● **Daftar Tugas**
[1] Sebutkan semua tokoh perorangan yang disebut dalam kutipan tentang kaum Khawarij, tanpa menyertakan Allah dan kelompok mana pun.
[2] Sambung kutipan tentang kaum Khawarij dengan menulis lanjutan setelah kalimat terakhirnya.

+++ Kutipan Teks +++

Demikian pula pernyataan Khawarij yang menyalahkan Sayidina Ali radhiyallahu anhu. Menurut Khawarij, “Ali telah memerangi musuhnya, tetapi tidak melakukan penawanan.” Di sini kaum Khawarij membatasi logika mereka pada satu sisi saja, yaitu kalau memang kelompok ‘Aisyah dan Muawiyah itu boleh diperangi, mengapa mereka tidak dijadikan tawanan oleh Ali sebagaimana Rasulullah shallallahu alaihi wasallam menawan musuh-musuhnya dalam peperangan? Dalam logika berpikir ini, Khawarij telah meninggalkan sisi lain, yaitu sisi yang dijelaskan oleh firman Allah subhanahu wa ta’ala:
“Dan jika ada dua golongan dari orang-orang mu’min berperang maka damaikanlah antara keduanya. Jika salah satu dari kedua golongan itu berbuat aniaya terhadap golongan yang lain, maka perangilah golongan yang berbuat aniaya itu sehingga golongan itu kembali kepada perintah Allah.” (QS. 49 : 9).
Ayat tersebut menjelaskan tentang peperangan tanpa operasi penawanan sesudahnya terhadap pihak yang kalah. Hal ini yang tidak disadari oleh kaum Khawarij. Akan tetapi dalam perdebatan dengan Khawarij, Ibn Abbas mengingatkan mereka pada aspek yang lebih mematahkan, yaitu bahwa jika dalam peperangan Ali radhiyallahu anhu terjadi operasi penawanan, maka sebagian mereka akan mendapat bagian Ummul Mu’minin ‘Aisyah sebagai tawanannya. Dengan demikian, pada akhirnya mereka akan menyalahi al-Qur’an, yang mereka klaim berpegang teguh dengannya.

+++ Data yang Diberikan +++

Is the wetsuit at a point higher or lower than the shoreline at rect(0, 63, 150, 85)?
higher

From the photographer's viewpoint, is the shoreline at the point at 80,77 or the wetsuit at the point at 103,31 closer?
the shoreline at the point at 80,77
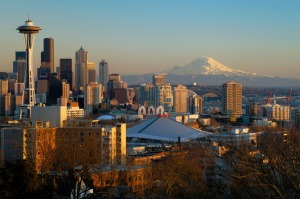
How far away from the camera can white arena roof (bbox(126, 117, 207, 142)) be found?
3725 cm

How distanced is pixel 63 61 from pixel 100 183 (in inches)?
3716

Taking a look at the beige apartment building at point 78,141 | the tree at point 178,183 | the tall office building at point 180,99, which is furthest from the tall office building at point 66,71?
the tree at point 178,183

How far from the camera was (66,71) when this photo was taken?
106438 mm

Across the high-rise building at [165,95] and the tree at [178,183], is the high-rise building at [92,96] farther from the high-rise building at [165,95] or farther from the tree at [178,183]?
the tree at [178,183]

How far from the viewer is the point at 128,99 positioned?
100m

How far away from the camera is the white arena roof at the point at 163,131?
122 ft

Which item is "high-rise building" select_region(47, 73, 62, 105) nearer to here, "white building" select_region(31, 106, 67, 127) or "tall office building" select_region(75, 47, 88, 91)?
"tall office building" select_region(75, 47, 88, 91)

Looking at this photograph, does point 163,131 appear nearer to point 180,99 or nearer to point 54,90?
point 180,99

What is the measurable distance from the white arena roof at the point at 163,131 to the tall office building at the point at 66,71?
65.6 metres

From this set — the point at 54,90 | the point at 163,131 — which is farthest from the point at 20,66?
the point at 163,131

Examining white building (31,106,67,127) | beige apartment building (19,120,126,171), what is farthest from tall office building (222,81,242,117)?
beige apartment building (19,120,126,171)

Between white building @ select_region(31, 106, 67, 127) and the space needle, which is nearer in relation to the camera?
white building @ select_region(31, 106, 67, 127)

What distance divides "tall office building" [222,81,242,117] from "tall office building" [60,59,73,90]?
1727 inches

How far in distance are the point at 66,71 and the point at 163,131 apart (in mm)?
69206
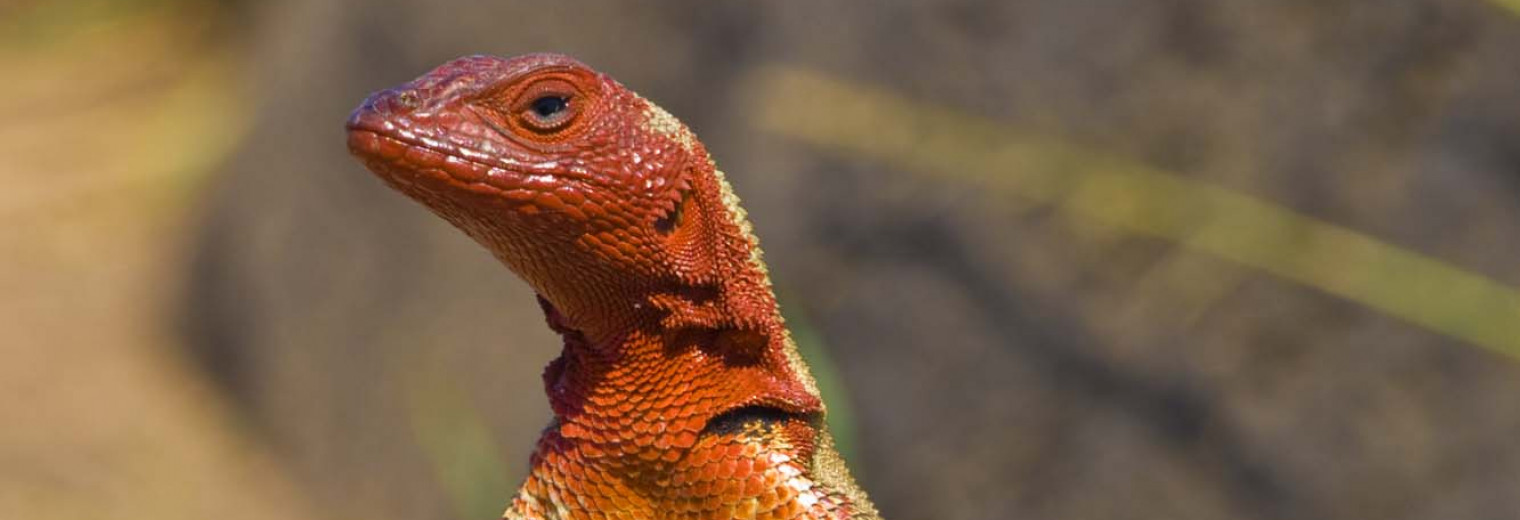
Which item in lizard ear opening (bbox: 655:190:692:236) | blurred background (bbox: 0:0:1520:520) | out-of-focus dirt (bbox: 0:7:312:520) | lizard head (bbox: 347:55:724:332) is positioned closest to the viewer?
lizard head (bbox: 347:55:724:332)

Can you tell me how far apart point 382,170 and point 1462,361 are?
3941mm

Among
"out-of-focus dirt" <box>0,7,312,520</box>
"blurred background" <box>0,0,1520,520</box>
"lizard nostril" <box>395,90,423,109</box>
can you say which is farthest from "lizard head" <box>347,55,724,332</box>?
"out-of-focus dirt" <box>0,7,312,520</box>

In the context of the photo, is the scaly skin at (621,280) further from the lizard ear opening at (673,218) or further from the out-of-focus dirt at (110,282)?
the out-of-focus dirt at (110,282)

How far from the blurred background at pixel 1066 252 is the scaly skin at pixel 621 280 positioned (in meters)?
3.11

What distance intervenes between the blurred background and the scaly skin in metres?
3.11

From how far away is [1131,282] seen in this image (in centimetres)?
564

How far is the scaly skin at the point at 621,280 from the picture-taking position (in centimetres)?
242

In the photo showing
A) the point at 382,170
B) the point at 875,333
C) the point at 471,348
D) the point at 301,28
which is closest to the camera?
the point at 382,170

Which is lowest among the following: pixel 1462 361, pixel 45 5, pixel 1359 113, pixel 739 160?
pixel 1462 361

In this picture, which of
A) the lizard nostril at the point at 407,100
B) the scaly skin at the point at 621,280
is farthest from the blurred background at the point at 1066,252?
the lizard nostril at the point at 407,100

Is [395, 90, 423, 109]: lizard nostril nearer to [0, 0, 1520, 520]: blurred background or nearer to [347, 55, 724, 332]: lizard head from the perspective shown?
[347, 55, 724, 332]: lizard head

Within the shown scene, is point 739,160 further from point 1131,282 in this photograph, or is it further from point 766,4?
point 1131,282

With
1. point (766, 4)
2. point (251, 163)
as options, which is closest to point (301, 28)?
point (251, 163)

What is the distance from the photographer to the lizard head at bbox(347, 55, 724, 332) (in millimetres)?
2395
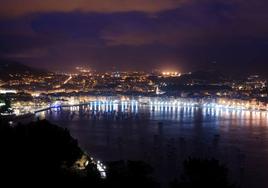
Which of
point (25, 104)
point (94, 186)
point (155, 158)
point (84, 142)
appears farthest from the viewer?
point (25, 104)

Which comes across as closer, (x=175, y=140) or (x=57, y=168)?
(x=57, y=168)

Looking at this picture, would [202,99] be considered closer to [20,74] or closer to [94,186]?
[20,74]

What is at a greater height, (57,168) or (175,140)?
(57,168)

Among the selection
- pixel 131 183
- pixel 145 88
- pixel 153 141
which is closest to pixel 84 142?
pixel 153 141

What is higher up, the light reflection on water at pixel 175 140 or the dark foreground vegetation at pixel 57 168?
the dark foreground vegetation at pixel 57 168

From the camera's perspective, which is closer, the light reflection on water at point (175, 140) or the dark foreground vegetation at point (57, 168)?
the dark foreground vegetation at point (57, 168)
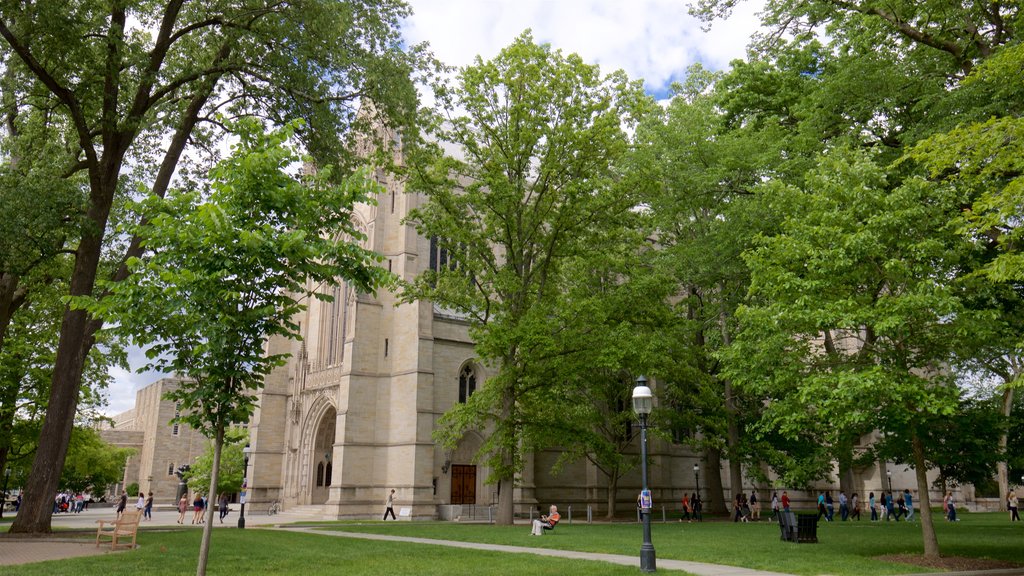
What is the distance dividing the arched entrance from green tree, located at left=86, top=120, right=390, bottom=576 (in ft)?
94.3

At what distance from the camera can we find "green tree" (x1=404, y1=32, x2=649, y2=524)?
23.9m

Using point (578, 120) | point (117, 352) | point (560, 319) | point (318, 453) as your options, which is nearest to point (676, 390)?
point (560, 319)

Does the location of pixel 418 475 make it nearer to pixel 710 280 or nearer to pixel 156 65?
pixel 710 280

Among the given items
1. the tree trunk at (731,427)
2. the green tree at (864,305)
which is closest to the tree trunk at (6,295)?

+++

● **Daftar Jawaban**
[1] Sayidina Ali, ‘Aisyah, Muawiyah, Rasulullah shallallahu alaihi wasallam, dan Ibn Abbas.

[2]
Berkaitan dengan aliran Wahabi, kita dapati mereka selalu berpegangan dengan ayat-ayat mutasyabihat. Misalnya ketika kaum Wahabi membaca ayat al-Qur’an, “Kami tidak menyembah mereka melainkan supaya mereka mendekatkan kami kepada Allah dengan sedekat-dekatnya”, (QS. 39 : 3), maka mereka mengatakan bahwa orang yang berdoa kepada Allah subhanahu wa ta’ala melalui perantara (tawassul) orang yang sudah wafat, berarti telah syirik dan kafir.
Kaum Wahabi lupa, bahwa di samping mereka tidak memahami makna ibadah secara benar, mereka juga tidak menyadari bahwa bertawassul dengan para nabi dan orang-orang saleh, telah diajarkan oleh Nabi shallallahu alaihi wasallam, para sahabat, tabi’in dan generasi penerusnya. Sehingga dengan pemahaman yang dangkal terhadap ayat tersebut, Wahhabi akhirnya terjerumus pada pengkafiran terhadap kaum Muslimin. Dan jika diamati dengan seksama, dalam setiap pendapat yang keluar dari mainstream kaum Muslimin, kaum Wahabi biasanya mengikuti teks-teks literal yang tidak dipahami maknanya secara benar.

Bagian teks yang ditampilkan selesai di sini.